By Dzevida Sadikovic
A Cronkite professor has published a new book that examines the relationship between journalists and their audiences in a new media environment, and explores how journalists’ efforts to improve that relationship will affect the future of journalism.
“Imagined Audiences: How Journalists Perceive and Pursue the Public” by Jacob L. Nelson will be released on Feb.15 by Oxford University Press. The book combines research on journalists’ perceptions of their audiences with research of news audience behavior.
Nelson is an assistant professor at the Walter Cronkite School of Journalism and Mass Communication at Arizona State University, where he teaches Digital Audience Analysis and the Business and Future of Journalism. Before coming to Arizona, he received his doctorate from Northwestern University’s Media, Technology, and Society program. Prior to that he worked as an editor for Patch, a local online news organization, for which he covered a suburb of Chicago.
The book is based on Nelson’s dissertation, in which he interviewed journalists at the Chicago Tribune, the audience engagement company Hearken and the local news nonprofit City Bureau to learn how the employees of each understand and approach their audiences. His book complements this research with a review of audience studies scholarship, in an effort to compare how journalists think about their audiences and how audiences actually behave.
Nelson’s findings suggest that the way that journalists approach their audiences is changing. Historically, journalists saw themselves as the professionals who produced news and audiences as the people expected to passively consume it.
“Now there is this expectation within journalism that journalists should be working more closely with and even alongside the people who they are trying to reach with their news,” Nelson said.

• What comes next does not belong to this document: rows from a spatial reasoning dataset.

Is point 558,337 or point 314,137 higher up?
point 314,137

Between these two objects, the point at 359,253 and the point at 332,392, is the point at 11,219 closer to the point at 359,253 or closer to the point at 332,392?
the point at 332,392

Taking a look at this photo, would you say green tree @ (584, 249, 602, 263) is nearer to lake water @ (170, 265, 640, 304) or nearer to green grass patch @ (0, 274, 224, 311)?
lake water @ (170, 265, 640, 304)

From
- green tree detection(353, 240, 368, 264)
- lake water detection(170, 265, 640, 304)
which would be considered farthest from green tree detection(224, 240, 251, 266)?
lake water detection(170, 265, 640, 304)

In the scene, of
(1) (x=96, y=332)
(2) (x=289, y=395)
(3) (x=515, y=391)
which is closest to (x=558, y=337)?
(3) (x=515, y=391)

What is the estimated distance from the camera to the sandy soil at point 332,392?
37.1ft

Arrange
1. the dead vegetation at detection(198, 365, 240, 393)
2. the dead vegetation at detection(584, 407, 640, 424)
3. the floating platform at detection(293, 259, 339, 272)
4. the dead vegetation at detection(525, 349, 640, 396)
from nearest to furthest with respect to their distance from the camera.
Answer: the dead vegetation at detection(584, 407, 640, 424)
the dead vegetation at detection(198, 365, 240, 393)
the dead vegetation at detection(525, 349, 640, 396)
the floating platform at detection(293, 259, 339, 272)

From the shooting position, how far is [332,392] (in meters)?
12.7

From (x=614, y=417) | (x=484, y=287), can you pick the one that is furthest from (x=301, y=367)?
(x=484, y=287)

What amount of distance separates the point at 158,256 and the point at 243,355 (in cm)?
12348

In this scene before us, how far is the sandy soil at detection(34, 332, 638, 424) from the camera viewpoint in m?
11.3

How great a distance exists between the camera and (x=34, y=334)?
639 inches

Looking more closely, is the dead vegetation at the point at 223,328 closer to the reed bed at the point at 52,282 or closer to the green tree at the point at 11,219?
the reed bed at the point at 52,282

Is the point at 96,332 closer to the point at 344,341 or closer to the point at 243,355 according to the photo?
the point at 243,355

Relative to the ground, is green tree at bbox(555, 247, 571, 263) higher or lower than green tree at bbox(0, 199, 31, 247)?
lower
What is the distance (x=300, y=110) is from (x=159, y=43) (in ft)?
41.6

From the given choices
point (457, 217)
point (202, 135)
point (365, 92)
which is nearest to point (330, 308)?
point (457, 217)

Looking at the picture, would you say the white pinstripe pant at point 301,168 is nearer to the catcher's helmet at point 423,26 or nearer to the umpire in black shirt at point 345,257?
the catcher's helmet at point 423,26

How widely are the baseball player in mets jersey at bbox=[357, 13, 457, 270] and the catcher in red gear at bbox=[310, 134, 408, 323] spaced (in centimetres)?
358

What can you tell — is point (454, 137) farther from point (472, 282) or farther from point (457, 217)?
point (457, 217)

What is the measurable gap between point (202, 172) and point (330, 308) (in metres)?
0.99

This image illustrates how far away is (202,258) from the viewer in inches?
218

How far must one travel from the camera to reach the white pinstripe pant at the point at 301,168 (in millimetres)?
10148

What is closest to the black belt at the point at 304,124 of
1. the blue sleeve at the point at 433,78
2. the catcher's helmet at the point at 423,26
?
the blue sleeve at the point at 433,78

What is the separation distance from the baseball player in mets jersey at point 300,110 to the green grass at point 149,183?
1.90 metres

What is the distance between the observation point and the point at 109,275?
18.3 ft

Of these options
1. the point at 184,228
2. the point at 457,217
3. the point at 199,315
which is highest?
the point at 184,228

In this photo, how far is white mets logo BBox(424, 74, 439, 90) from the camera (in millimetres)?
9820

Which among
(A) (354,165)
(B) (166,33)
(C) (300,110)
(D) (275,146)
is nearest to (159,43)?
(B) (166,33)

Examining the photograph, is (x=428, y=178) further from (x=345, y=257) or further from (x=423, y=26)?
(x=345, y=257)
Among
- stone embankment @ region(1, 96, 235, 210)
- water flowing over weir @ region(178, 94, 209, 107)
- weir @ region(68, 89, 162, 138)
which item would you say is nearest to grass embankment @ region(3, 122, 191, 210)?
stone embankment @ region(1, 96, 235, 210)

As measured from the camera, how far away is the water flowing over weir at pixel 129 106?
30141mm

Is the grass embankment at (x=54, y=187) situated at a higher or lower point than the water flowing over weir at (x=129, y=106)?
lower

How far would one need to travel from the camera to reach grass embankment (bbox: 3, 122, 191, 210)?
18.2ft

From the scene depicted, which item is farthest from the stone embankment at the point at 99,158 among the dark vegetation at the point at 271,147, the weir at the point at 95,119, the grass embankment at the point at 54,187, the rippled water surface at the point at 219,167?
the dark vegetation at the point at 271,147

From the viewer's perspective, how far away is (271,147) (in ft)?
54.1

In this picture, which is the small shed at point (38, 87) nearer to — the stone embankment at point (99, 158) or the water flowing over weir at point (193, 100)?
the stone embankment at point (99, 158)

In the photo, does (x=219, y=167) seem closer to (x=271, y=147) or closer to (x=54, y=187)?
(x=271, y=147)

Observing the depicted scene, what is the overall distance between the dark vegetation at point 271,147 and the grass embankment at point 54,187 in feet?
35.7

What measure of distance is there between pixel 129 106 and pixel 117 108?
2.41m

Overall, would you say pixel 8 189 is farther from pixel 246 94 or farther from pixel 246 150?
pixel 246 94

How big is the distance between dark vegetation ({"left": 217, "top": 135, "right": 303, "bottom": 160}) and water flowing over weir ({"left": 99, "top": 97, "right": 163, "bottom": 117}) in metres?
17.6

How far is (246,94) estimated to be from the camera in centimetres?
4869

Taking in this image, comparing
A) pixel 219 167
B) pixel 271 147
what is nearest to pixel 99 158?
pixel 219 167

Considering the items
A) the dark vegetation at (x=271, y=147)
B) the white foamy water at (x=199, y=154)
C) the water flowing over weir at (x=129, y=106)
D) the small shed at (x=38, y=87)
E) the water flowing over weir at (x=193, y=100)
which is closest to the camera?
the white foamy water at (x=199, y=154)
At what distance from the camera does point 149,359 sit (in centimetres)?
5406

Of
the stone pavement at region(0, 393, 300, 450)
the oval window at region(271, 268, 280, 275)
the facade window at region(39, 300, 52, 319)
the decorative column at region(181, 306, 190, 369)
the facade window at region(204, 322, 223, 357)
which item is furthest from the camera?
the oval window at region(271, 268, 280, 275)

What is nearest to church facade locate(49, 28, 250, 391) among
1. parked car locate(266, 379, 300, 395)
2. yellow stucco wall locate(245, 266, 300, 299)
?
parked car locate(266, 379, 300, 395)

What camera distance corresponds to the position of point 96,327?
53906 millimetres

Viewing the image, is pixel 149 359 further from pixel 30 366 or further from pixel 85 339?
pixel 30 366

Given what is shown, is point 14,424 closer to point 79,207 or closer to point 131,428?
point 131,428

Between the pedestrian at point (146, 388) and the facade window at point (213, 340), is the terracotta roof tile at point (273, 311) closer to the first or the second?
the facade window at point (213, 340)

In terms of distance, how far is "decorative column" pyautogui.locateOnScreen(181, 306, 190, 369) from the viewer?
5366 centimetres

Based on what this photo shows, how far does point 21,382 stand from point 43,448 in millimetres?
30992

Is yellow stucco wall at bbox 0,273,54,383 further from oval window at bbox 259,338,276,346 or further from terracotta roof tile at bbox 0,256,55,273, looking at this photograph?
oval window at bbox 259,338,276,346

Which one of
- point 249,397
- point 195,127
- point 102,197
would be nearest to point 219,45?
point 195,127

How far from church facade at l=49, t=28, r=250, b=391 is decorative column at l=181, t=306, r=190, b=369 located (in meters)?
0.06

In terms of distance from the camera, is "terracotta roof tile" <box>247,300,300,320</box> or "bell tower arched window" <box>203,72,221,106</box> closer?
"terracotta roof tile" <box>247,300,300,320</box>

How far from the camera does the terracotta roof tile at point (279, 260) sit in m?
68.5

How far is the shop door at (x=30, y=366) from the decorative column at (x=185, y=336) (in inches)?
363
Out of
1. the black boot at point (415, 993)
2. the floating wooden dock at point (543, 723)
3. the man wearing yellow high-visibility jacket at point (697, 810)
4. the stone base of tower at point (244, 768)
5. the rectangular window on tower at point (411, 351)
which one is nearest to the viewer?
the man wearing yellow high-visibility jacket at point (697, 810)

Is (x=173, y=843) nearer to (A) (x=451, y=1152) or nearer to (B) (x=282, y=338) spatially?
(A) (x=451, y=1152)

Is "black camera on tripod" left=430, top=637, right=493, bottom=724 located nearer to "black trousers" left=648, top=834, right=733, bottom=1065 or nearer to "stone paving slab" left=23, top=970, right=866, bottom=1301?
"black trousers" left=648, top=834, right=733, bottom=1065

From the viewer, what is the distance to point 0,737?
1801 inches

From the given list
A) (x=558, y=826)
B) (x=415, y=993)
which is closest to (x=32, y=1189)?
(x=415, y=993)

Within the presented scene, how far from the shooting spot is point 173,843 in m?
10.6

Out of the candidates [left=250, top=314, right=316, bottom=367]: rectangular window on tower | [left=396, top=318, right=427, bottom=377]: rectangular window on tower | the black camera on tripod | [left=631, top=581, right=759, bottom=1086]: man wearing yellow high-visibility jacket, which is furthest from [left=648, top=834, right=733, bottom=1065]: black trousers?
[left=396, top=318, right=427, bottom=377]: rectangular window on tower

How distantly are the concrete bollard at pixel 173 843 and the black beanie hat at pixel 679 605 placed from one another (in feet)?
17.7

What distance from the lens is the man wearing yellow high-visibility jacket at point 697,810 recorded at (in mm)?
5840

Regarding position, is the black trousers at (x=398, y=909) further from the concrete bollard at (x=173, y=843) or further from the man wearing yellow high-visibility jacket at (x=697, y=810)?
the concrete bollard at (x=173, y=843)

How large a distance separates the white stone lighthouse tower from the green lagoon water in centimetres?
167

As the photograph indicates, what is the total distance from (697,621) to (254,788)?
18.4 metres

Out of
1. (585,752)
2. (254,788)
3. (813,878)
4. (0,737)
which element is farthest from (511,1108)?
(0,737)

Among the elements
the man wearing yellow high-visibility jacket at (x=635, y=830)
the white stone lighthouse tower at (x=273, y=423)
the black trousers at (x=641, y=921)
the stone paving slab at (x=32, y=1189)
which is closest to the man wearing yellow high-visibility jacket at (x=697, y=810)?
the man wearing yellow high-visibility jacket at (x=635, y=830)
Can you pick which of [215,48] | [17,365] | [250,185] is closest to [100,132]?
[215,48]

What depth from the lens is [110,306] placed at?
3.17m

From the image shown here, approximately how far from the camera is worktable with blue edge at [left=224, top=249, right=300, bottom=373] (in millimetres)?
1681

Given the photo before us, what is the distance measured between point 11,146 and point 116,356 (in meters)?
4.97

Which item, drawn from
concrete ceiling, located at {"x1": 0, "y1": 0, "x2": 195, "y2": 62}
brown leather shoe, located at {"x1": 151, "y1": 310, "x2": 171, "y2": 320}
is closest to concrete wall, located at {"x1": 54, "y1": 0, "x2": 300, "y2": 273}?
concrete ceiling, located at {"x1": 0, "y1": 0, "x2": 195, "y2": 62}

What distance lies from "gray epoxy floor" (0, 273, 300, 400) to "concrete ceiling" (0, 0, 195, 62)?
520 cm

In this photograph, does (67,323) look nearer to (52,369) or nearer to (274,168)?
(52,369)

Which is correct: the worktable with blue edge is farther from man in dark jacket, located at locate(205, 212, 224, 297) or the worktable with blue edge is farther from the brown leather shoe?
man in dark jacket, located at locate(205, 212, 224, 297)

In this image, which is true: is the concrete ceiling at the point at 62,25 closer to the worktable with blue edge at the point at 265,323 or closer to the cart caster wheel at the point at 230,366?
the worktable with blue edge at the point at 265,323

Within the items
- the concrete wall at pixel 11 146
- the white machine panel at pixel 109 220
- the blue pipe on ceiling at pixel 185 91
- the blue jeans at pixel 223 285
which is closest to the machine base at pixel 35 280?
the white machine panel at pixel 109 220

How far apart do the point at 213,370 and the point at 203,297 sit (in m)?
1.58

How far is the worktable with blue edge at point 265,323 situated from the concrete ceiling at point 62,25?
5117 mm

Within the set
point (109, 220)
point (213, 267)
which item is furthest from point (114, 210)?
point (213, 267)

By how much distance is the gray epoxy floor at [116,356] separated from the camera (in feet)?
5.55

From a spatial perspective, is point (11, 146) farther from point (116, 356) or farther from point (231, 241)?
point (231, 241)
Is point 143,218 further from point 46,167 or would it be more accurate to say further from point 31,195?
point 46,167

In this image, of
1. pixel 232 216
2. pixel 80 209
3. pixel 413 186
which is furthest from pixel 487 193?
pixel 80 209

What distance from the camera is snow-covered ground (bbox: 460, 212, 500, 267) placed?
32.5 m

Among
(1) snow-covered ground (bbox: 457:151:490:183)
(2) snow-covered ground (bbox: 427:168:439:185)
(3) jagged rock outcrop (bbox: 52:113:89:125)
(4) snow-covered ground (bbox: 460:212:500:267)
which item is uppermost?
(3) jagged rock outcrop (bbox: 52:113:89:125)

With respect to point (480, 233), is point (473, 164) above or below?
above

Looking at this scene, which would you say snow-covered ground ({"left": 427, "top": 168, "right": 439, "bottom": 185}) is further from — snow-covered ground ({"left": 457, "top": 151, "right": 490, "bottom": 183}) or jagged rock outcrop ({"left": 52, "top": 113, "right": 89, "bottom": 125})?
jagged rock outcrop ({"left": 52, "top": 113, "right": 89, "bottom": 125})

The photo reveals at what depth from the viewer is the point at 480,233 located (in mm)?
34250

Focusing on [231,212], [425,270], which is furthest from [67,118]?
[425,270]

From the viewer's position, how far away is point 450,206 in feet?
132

He also argues that journalists’ ability to influence patterns of news consumption is more limited than they might think. Drawing on audience studies research, he suggests that structural factors – such as social media platforms, the amount of time people devote to news, the language people speak, and the place where they live – play a significant role in shaping news audience behavior.
“Interest in the news is only one variable that shapes news audience behavior. Other variables include how you come across that story,” he said. “The circumstances that determine what stories you are exposed to play an important role.”
Nelson wants people to understand that the problems of journalism’s quality and its sustainability are two different issues. However, those issues are often treated the same when it comes to finding the solution.
“By making news better and more trustworthy, and by making it more engaging by having a diverse newsroom to reflect the audience that they are trying to reach will make the quality of the news,” Nelson said. “But the quality of journalism and sustainability are two different problems.”
Journalism’s sustainability problem is less a result of quality and more connected to these structural factors that comprise the media environment in which the journalism exists. These structures tend to promote content that’s already popular. For that reason, big familiar news brands like The New York Times and The Washington Post have continued to grow in the last few years while smaller outlets have suffered.
In order to change this winner-take-all media environment, Nelson concludes that journalism’s stakeholders need to equalize the playing field, so the smaller outlets have a greater chance to succeed financially. Without changing these larger, structural conditions, better news might not necessarily lead to larger, more loyal audiences.
“Journalism is in such an ongoing struggle and I hope this book offers clarity to the conversation about what those problems are so that we hopefully work more constructively to find solutions that might work,” Nelson said.